_Série de tâches_.
1. D'après le texte sur l'Oisans, par quel col ce pays communiquait-il très facilement avec le Valbonnais ?
2. Reproduisez le passage du texte sur l'Oisans situé entre « L’Oisans comprenait donc » et « tyranniques et brutales. », ces mots compris.

_Extrait du texte_.
▬▬▬▬▬▬▬▬▬▬

• mercredi 10 février 2021

Thérèse Sclafert, (1876-1959).
Extraits simplifiés de la thèse pour le doctorat ès lettres : Le Haut-Dauphiné au Moyen Âge pour une utilisation pédagogique.

Le pays. — L’Oisans est une des régions des Alpes dauphinoises qui a laissé dans les fonds d’Archives les plus abondants souvenirs. Il ne formait au Moyen Âge qu’un seul mandement dont les limites étaient à peu près identiques à celles que lui assignent aujourd’hui les géographes.
Vers l’Ouest, il touchait aux mandements de Séchilienne et de Vizille, à l’Est, il atteignait le Lautaret, au Nord, il était voisin de la Savoie, et si au Sud, les crêtes du Pelvoux le séparaient de la Vallouise et du Valgaudemar, il communiquait très facilement avec le Valbonnais par le col d’Ornon.
L’Oisans comprenait donc le bassin de la Romanche en amont de Séchilienne, c’est-à-dire en même temps que le pays traversé par le torrent principal toutes les vallées qui, à droite et à gauche, viennent lui apporter leurs eaux et dont les principales sont celles de Clavans, de l’eau d’Olle, du Vénéon et d’Ornon.
[…] Il est facile de comprendre que la présence de ces énormes masses montagneuses qui se ramassaient pour ainsi dire sur ce petit pays déterminaient des conditions de vie particulièrement tyranniques et brutales.
 » Notre pays, disaient au XVe siècle les habitants de l’Oisans, est le plus sauvage du Dauphiné. »

L’isolement. — D’abord, le pays était d’accès difficile.
En venant de la dépression subalpine où les communications étaient si aisées, il fallait franchir le défilé étroit, obscur, presque désert de Livet où l’on se sentait perpétuellement en péril. Au moment des grosses eaux, la route qui longeait la Romanche était exposée aux terribles écarts du torrent ; dès que venait le printemps, elle était sous la menace incessante des avalanches et des ruines, bloquée par l’encombrement de leurs dépôts ou éventrée par la violence des eaux sauvages que la montagne lançait avec furie de part et d’autre de la gorge.
À l’issue du défilé, on avait la surprise d’entrer en plaine, et le regard croyait retrouver là, comme en miniature, les traits du paysage qu’il avait laissés derrière lui, dans la dépression subalpine. C’était la plaine d’Oisans, le coin privilégié où la terre était riche et les relations faciles.

▬▬▬▬▬▬▬▬▬▬

(Données recueillies)
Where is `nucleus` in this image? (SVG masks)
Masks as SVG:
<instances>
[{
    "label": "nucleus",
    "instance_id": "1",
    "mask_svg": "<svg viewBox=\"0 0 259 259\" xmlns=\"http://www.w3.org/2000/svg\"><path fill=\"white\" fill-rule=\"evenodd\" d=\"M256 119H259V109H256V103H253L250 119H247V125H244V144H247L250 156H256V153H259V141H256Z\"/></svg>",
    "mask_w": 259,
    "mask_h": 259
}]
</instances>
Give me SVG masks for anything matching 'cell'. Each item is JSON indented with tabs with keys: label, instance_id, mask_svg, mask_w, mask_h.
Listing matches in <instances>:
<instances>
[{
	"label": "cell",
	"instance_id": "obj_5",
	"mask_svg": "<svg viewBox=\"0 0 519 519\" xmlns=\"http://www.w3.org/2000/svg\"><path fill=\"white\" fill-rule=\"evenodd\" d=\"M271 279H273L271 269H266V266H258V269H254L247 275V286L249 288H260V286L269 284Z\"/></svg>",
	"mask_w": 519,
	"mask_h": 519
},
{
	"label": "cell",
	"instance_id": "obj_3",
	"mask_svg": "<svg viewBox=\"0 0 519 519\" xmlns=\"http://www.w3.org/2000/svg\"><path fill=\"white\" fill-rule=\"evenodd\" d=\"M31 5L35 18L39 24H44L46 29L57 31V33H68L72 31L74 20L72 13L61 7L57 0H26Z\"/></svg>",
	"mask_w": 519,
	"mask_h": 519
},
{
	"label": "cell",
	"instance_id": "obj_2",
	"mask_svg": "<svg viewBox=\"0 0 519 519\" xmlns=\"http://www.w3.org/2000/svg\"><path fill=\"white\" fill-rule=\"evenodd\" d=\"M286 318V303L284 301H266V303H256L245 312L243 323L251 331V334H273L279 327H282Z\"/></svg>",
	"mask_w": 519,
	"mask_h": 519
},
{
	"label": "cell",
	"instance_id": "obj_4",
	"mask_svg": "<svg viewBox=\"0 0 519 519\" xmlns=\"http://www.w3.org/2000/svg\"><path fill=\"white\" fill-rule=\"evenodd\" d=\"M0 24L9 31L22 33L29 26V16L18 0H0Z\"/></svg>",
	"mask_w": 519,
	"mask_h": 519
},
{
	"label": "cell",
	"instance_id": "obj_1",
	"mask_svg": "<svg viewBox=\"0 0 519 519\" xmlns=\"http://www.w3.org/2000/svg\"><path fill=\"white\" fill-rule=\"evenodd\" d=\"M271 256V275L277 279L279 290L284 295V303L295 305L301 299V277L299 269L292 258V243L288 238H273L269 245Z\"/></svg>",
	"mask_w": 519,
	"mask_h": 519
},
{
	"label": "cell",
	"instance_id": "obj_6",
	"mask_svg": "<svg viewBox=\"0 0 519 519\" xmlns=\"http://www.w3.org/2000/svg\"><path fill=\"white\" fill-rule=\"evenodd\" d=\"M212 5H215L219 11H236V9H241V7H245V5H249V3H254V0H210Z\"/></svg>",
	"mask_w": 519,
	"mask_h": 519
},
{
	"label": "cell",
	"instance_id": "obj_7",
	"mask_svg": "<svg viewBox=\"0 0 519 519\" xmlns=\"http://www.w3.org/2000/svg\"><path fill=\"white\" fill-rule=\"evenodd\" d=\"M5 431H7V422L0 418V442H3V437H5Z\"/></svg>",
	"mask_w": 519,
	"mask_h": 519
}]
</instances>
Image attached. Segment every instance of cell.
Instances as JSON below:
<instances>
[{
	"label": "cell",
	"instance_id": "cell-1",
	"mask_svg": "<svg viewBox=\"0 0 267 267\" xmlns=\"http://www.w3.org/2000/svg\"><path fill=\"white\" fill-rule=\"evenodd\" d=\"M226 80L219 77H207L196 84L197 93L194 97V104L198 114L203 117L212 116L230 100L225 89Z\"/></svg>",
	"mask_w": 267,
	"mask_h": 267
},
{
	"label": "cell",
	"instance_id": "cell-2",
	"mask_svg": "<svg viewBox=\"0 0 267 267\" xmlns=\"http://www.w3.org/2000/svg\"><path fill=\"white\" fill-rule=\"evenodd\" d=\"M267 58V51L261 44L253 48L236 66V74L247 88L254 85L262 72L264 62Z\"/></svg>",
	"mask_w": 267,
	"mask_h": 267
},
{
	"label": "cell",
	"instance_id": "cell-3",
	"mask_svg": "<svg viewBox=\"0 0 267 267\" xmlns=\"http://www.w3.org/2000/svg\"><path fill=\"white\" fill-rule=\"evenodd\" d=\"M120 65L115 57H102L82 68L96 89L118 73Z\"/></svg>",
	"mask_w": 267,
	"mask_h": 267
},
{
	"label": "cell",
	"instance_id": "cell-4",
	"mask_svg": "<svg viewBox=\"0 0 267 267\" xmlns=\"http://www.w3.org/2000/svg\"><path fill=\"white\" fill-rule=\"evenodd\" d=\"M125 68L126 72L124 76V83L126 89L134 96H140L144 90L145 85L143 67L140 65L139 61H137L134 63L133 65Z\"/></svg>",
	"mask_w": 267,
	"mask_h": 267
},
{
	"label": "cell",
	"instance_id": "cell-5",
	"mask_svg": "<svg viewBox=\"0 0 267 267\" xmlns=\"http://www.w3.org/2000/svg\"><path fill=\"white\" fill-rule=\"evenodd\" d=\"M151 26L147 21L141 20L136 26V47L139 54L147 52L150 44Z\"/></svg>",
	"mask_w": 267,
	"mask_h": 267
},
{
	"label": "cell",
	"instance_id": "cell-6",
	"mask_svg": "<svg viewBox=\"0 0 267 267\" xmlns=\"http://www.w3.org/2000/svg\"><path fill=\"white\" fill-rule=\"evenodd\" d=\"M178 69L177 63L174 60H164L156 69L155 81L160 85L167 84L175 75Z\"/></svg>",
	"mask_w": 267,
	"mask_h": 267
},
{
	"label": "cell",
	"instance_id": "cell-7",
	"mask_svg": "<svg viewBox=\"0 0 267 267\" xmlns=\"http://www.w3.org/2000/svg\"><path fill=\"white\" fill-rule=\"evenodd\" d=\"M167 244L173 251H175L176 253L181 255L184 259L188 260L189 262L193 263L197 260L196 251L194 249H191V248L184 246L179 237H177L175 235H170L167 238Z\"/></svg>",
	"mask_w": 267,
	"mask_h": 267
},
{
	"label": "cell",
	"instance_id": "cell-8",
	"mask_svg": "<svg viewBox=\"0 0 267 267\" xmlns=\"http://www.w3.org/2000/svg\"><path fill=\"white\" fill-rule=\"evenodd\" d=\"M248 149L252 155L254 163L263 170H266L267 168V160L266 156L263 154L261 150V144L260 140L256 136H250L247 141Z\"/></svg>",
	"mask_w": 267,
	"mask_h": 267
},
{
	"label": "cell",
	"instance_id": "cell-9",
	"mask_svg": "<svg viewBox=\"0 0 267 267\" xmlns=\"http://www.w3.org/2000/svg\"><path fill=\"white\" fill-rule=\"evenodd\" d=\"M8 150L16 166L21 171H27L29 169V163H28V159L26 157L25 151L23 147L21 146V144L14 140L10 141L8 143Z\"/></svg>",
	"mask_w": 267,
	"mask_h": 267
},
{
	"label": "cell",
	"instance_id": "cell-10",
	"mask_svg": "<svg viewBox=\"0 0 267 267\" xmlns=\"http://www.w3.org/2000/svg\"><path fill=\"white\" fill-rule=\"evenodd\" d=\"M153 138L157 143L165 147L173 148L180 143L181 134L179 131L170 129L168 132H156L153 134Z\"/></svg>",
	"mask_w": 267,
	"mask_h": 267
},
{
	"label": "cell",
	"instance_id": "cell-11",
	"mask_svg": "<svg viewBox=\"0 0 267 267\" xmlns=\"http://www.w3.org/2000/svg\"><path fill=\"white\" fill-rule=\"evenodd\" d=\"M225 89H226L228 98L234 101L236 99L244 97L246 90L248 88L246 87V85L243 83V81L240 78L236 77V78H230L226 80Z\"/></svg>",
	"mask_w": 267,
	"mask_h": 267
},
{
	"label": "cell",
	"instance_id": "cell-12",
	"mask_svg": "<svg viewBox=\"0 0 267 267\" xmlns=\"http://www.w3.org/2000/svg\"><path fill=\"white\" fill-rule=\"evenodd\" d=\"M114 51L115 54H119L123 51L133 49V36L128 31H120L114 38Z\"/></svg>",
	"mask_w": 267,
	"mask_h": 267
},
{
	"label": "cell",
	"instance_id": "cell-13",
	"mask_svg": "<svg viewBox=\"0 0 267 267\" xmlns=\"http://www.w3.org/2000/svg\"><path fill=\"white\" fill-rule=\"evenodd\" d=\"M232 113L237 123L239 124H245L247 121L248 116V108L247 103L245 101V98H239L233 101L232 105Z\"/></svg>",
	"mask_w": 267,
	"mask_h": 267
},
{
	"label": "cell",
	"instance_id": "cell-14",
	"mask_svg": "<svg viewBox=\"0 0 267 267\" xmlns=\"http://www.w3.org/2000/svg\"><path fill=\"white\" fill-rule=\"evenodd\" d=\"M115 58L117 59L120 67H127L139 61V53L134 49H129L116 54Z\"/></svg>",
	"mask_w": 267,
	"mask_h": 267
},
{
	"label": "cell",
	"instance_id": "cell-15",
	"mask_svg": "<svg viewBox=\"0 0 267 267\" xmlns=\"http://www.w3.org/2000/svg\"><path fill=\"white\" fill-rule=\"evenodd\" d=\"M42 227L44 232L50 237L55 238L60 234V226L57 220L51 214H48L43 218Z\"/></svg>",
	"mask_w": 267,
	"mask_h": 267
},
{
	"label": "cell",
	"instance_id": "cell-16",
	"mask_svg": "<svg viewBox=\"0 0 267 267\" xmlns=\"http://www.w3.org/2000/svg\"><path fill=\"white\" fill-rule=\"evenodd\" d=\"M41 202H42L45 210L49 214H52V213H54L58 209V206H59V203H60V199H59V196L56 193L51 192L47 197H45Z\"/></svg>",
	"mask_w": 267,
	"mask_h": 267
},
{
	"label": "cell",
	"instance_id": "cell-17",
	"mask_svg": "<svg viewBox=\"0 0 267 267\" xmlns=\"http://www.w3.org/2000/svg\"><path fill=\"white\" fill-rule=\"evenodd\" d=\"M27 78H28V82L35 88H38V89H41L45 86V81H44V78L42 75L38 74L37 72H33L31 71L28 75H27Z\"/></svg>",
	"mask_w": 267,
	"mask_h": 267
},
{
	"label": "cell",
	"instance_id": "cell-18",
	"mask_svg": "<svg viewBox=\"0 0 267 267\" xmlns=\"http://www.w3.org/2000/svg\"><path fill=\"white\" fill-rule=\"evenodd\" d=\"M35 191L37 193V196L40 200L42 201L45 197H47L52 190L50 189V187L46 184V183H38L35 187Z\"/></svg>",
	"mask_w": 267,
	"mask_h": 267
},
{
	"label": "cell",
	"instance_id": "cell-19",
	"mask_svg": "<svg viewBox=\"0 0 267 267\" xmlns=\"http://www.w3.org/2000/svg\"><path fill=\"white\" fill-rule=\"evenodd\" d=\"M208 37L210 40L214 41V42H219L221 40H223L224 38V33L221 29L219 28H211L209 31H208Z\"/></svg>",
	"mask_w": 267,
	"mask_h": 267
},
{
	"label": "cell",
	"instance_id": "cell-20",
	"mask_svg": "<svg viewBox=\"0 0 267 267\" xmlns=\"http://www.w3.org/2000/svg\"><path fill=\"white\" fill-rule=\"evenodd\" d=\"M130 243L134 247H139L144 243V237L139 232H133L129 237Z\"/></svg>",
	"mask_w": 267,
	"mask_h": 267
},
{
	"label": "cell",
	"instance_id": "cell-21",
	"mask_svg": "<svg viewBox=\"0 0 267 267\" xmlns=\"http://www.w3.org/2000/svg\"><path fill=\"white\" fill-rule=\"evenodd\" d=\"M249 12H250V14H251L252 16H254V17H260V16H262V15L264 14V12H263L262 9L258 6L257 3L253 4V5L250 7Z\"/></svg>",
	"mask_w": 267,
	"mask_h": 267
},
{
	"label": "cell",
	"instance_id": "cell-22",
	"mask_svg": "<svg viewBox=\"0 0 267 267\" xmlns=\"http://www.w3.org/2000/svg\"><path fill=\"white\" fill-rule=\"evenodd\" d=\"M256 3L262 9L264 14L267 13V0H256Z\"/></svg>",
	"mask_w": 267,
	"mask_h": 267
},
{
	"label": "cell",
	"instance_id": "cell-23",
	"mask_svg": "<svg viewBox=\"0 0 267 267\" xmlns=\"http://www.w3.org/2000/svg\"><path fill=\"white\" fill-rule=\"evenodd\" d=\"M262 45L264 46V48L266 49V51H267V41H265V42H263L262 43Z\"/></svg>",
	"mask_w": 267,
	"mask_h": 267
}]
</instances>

▬▬▬▬▬▬▬▬▬▬

_Réponses de l'exercice_.
1. Par le col d'Ornon.

2.
L’Oisans comprenait donc le bassin de la Romanche en amont de Séchilienne, c’est-à-dire en même temps que le pays traversé par le torrent principal toutes les vallées qui, à droite et à gauche, viennent lui apporter leurs eaux et dont les principales sont celles de Clavans, de l’eau d’Olle, du Vénéon et d’Ornon.
[…] Il est facile de comprendre que la présence de ces énormes masses montagneuses qui se ramassaient pour ainsi dire sur ce petit pays déterminaient des conditions de vie particulièrement tyranniques et brutales.